GPT-5.5 Reframes AI Progress as Intelligence Per Token

The dominant story of today's AI cycle is not a benchmark score — it's a ratio. On Terminal Bench, GPT-5.5 reaches 39.1 at 2,165 output tokens; GPT-5.4 reached 34.2 at 4,950. The model scores higher and uses 57% fewer tokens to do it. OpenAI's framing is deliberate: same per-token latency as 5.4, pricing doubled ($5/M input, $30/M output), but fewer tokens-per-task means comparable or lower effective cost per useful output.

What the Source Actually Says

Matthew Berman's two-week pre-access review calls the personality shift a deliberate product fix — 5.4's verbose explanations were a real UX problem; 5.5 responds in "exactly what you need" mode by default. The model's visual iteration loop inside Codex — where it inspects rendered output and self-corrects without user prompts — he rates strictly better than Claude Opus 4.7 for autonomous front-end work.
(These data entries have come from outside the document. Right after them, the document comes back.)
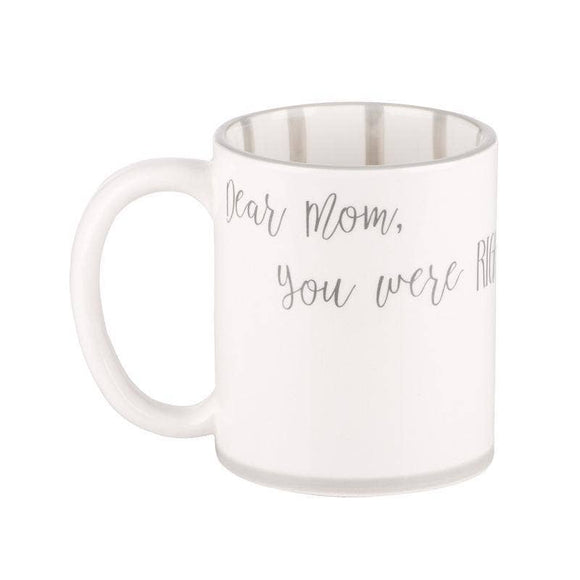 Glory Haus Dear Mom mug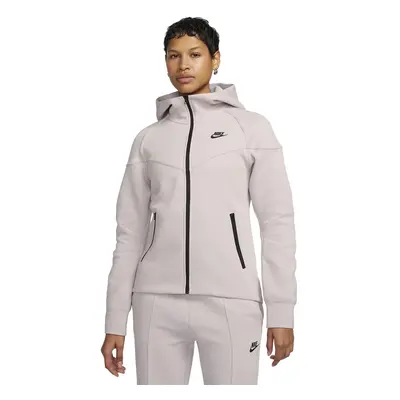 Hanorac NIKE pentru femei TECH FLEECE WR FZ HOODIE - FB8338019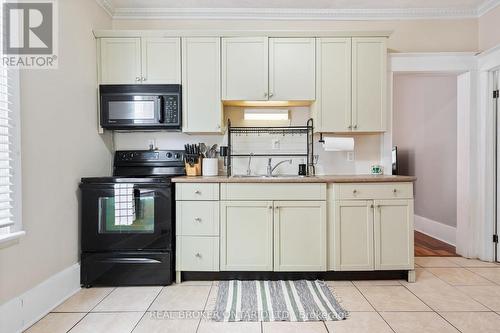 30 Dundas Street, Brantford, ON - Indoor Photo Showing Kitchen With Double Sink
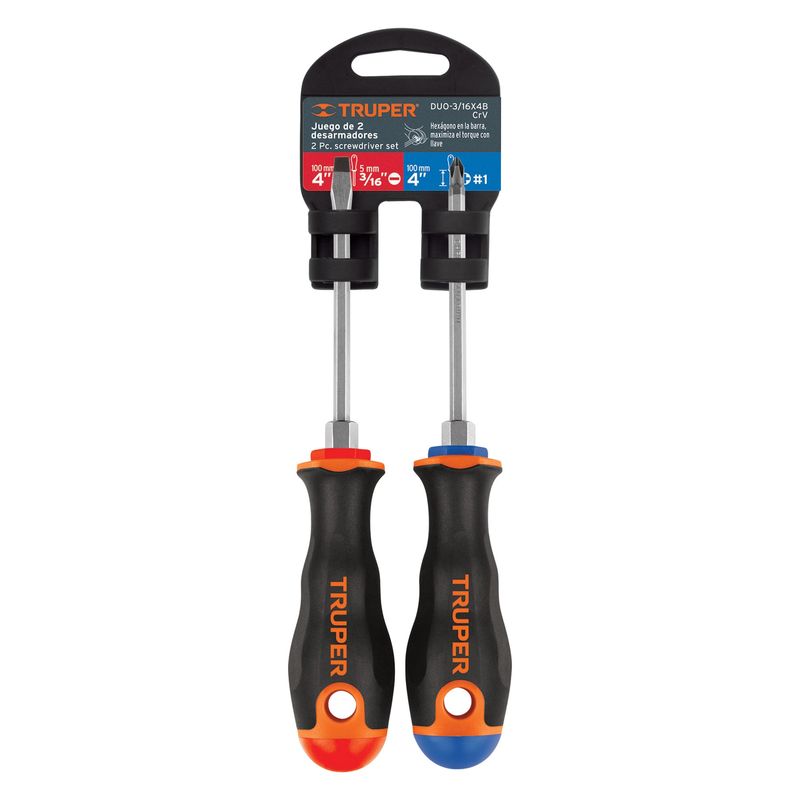 Duo-de-desarmadores-3-16--x-4--mango-Comfort-Grip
The other defining number is OS World: GPT-5.5 scores 78.7% on the computer-use benchmark, above the 72.4% human baseline. OpenAI led the announcement with Codex rather than the model for a reason: the April 16 Codex release had already added computer use, in-app browser, image generation, memory, and 90+ plugins. Background agents run without hijacking your cursor — practical parallel multi-agent workflows, not a demo. Nate B Jones frames the strategic split clearly: Codex drives any GUI a human would drive, bypassing ecosystem dependencies entirely.
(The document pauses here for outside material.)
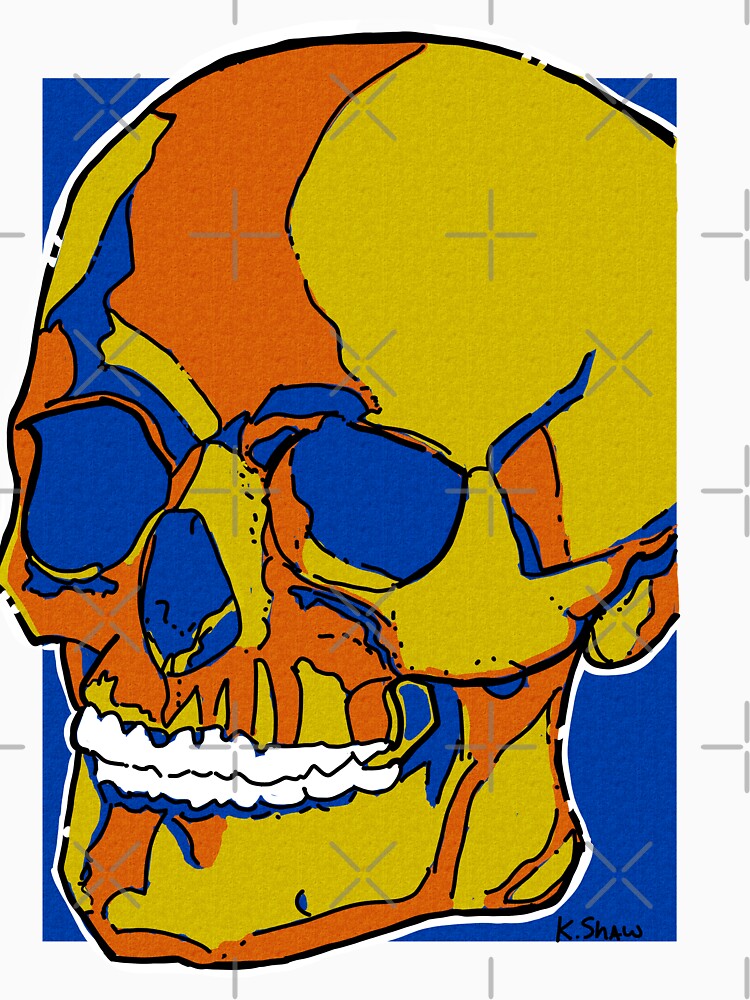 Vintage Halloween Skull by Kimberlee-Shaw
Enterprise validation is concrete. Box AI's complex-work eval jumped from 67% to 77% across financial services (+20 pts), healthcare (61→78), and public sector (59→72). OpenAI and NVIDIA piloted a whole-company Codex enterprise rollout, publicly inviting other companies to replicate the model.

Strategic Take

Intelligence-per-token matters because it decouples the value story from sticker pricing. If a model produces equivalent output at half the token count, the per-task cost calculation flips even when the per-million-token price rises. Businesses evaluating GPT-5.5 should be modelling cost-per-outcome, not cost-per-million-tokens.